ブーム・スーパーソニックのスコールCEOが2030年までの商用飛行開始に言及

アメリカの新興航空機メーカーのブーム・スーパーソニックのブレイク・スコールCEOが、現在開発中の超音速旅客機「オーバーチュア」の2030年までの商用飛行開始に言及した。仮に実現すると、2003年に超音速旅客機コンコルドが退役してから30年を経ての超音速旅客機の再就航となる。

ブーム・スーパーソニックが開発中の超音速旅客機「オーバーチュア」は、最高速度マッハ1.7で飛行可能な旅客機。定員80名を乗せて、ニューヨーク・ロンドン間を最速3時間半程度で飛行することができる。

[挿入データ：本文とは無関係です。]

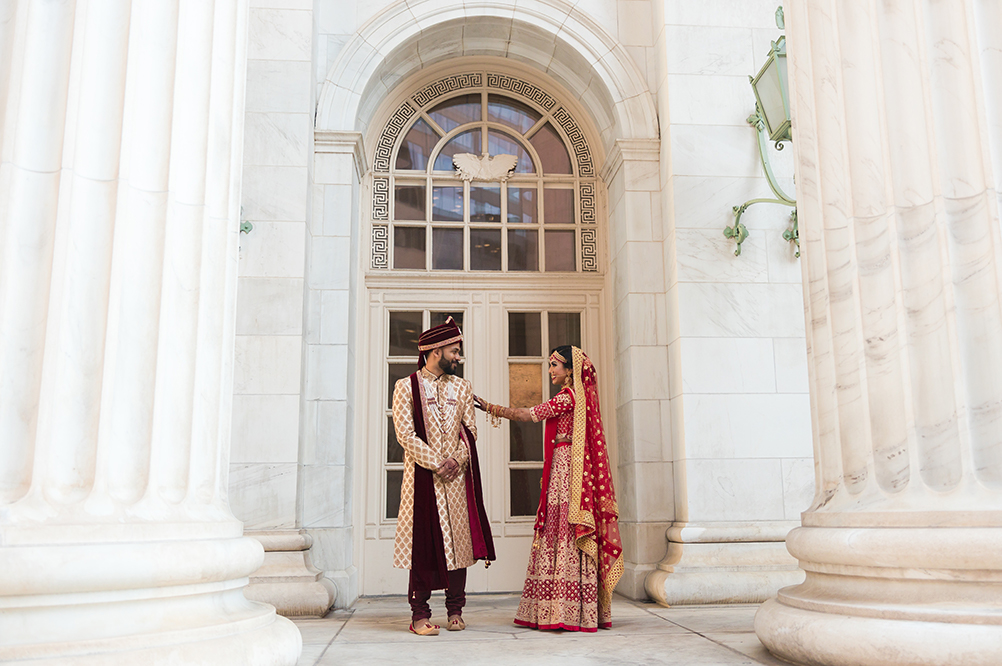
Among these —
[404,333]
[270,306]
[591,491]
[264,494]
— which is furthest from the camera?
[404,333]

スコールCEOは、「オーバーチュアの最高速度はマッハ1.7とコンコルドより13%程度遅いですが、これは離着陸時に発生する騒音を防止するためです。また、高速で飛行すればするほど航空機のサイズを相対的に縮小せざるを得なくなり、快適性が実現できなくなります。それゆえ、オーバーチュアは飛行速度をマッハ1.7程度に抑えているのです」とコメントしている。

ブーム・スーパーソニックは、これまでにユナイテッド航空、アメリカン航空、日本航空などから合計130機程度の「オーバーチュア」のオーダーを受注している。

ブーム・スーパーソニックは、超音速旅客機の主要部品を3Dプリンターで製造している。同社が開発中の実証機XB-1では、21点の大型部品が3Dプリンターで製造された。